2013.03.18 – “L’umanesimo e la tecnica – della Valle a Tipicità” – di Angelica Malvatani

Pubblicato il 18 marzo 2013 da admin

 

Angelica Malvatani

La bellezza che deve salvare il mondo. La qualità, la forza di un territorio, della cultura e della ricchezza immensa di un Paese, l’Italia, che della sua bellezza qualche volta non sa che farsene.

 Si parlava di questo in un convegno organizzato da Stefano Luzi della Daca Tre Elle, il centro del discorso era l’umanesimo e la tecnica, un connubio oggi necessario per una rinascita che possa vedere protagonisti i più giovani. Ospiti d’eccezione, guidati da Andrea Brusa, caporedattore Marche de Il Resto del Carlino. C’era il critico d’arte Philippe Daverio, insieme con due nomi di assoluta rilevanza nel mondo imprenditoriale, Diego Della Valle e Domenico Guzzini, con l’assessore regionale Sara Giannini e direttore di Ubi Banca Marche Nunzio Tartaglia.

Luzi ha spiegato il senso del convegno, dedicato soprattutto ai giovani: “Da questo incontro vorremmo uscisse un documento da inviare al prossimo Ministro della cultura, per dirgli che la formazione è una cosa fondamentale e le imprese e il mondo della scuola devono camminare insieme”.

La prima domanda per Della Valle, a lui è stato chiesto perché l’Italia non riesce a prendersi cura del suo patrimonio culturale, anche se lo stesso Papa Francesco ha raccomandato di riscoprire il senso della bellezza. “Questo Paese dovrebbe considerare il turismo e la cultura insieme l’industria più importante.

Cultura significa avere le città a posto, i monumenti, che sono i più belli del mondo, in ordine, così come i musei. Ed è un po’ il contrario di quello che accade nel nostro paese”. Della Valle ha ricordato l’iniziativa che l’azienda Tod’s ha messo in campo, per la ristrutturazione del Colosseo: “Un monumento che è di tutti, non è una sponsorizzazione e non potrebbe esserlo, fare cose importanti per monumenti tanto significativi non può avere contropartite. Io credo sia fondamentale, in tempi come questi, la solidarietà.

Nei momenti cupi, dicevano i nostri vecchi, chi ha di più mette di più ma con le liti da pollaio non andiamo da nessuna parte, noi siamo pronti da due anni e possiamo partire col cantiere solo tra pochi giorni”.

Della Valle ha ricordato che in un paese in cui la bellezza è ovunque e lo stile di vita legato a cose semplici piace a tutti, abbiamo un sistema di trasporti che non aiuta: “Tra un po’ nelle Marche ci si arriva col cammello. Io dico che siamo in un momento tragico, saremo in questa crisi ancora per gran parte del prossimo anno ed è ora di smettere di parlare e di cominciare a fare qualcosa, bisogna andare oltre le chiacchiere che resistono il tempo di un convegno”.

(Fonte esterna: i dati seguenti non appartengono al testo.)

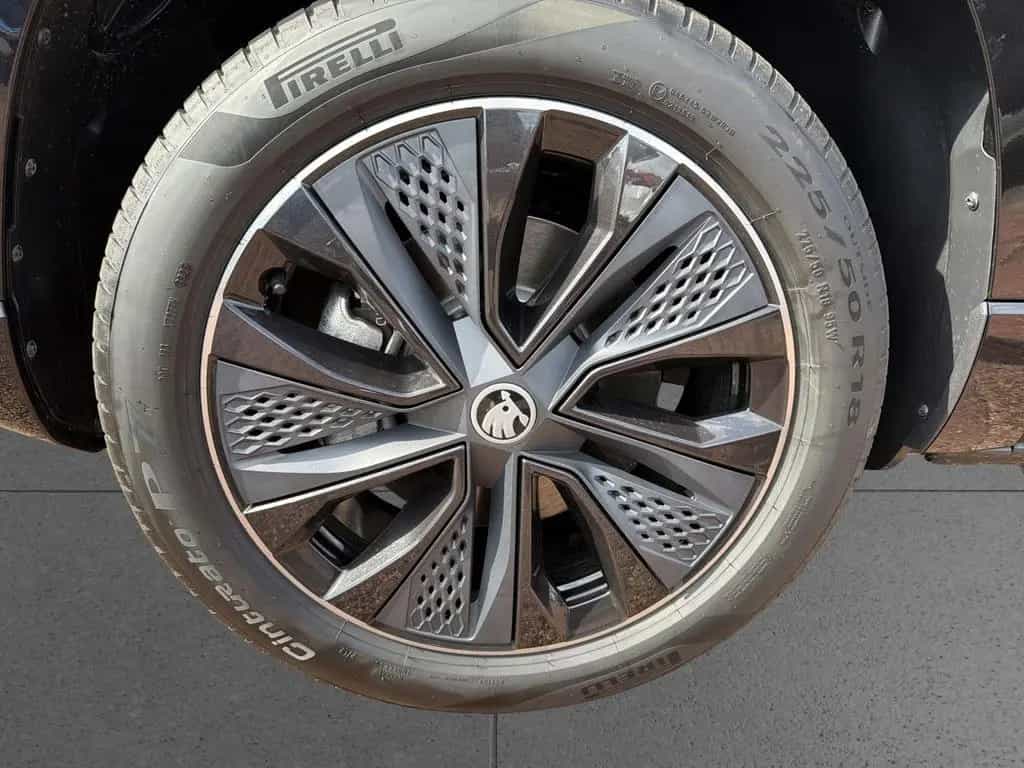 Skoda Karoq Sportline 2,0 TSI 140 kW 7-Gang-DSG 4x4 04/2026-photo-6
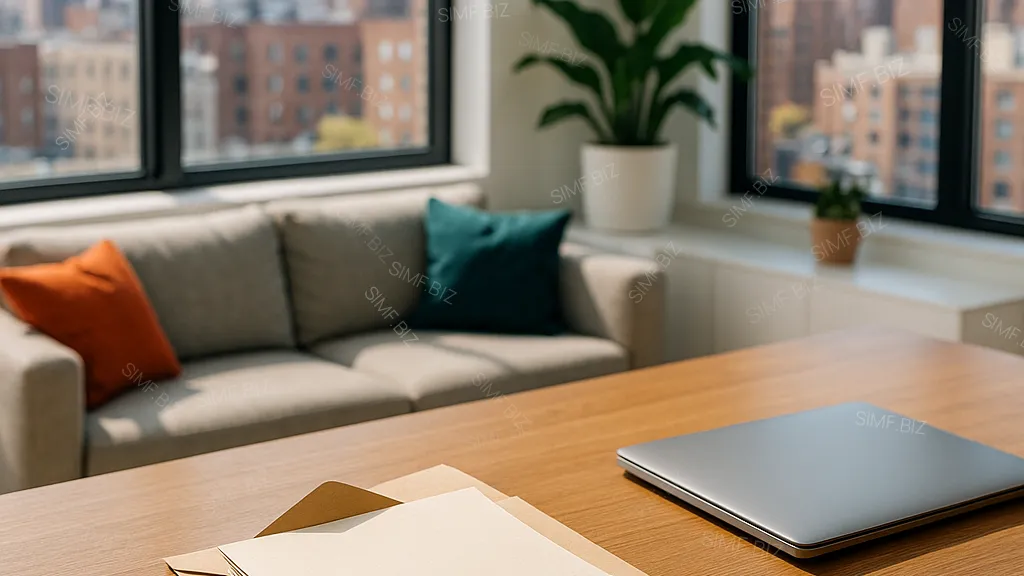 How to Handle a Rent Increase Notice in NYC: Practical Steps for Renters & Landlords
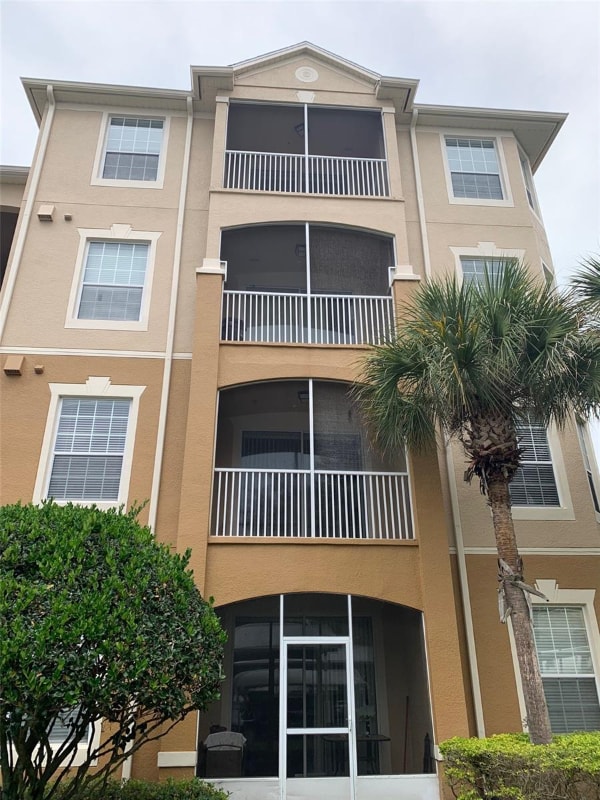 Building Photo - 6466 Cava Alta Dr Unit #201 Rental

E ancora, le elezioni e il mostro che si è creato che è tutto il contrario della stabilità che ci serve, le parole da dire ai nostri figli, dentro mestieri nobili come il tappezziere e l’idraulico, la solidarietà come dovere per gli imprenditori.

In questo senso è andato anche il discorso di Daverio che ha sottolineato che ogni italiano dovrebbe adottare un ricco e aiutarlo a spendere bene i suoi soldi, a favore delle cose belle che fanno grande questo paese: “Spendiamo un sesto di quello che spendono i tedeschi e abbiamo un patrimonio che è trenta volte quello dei tedeschi, sarà tempo di cambiare direzione?”.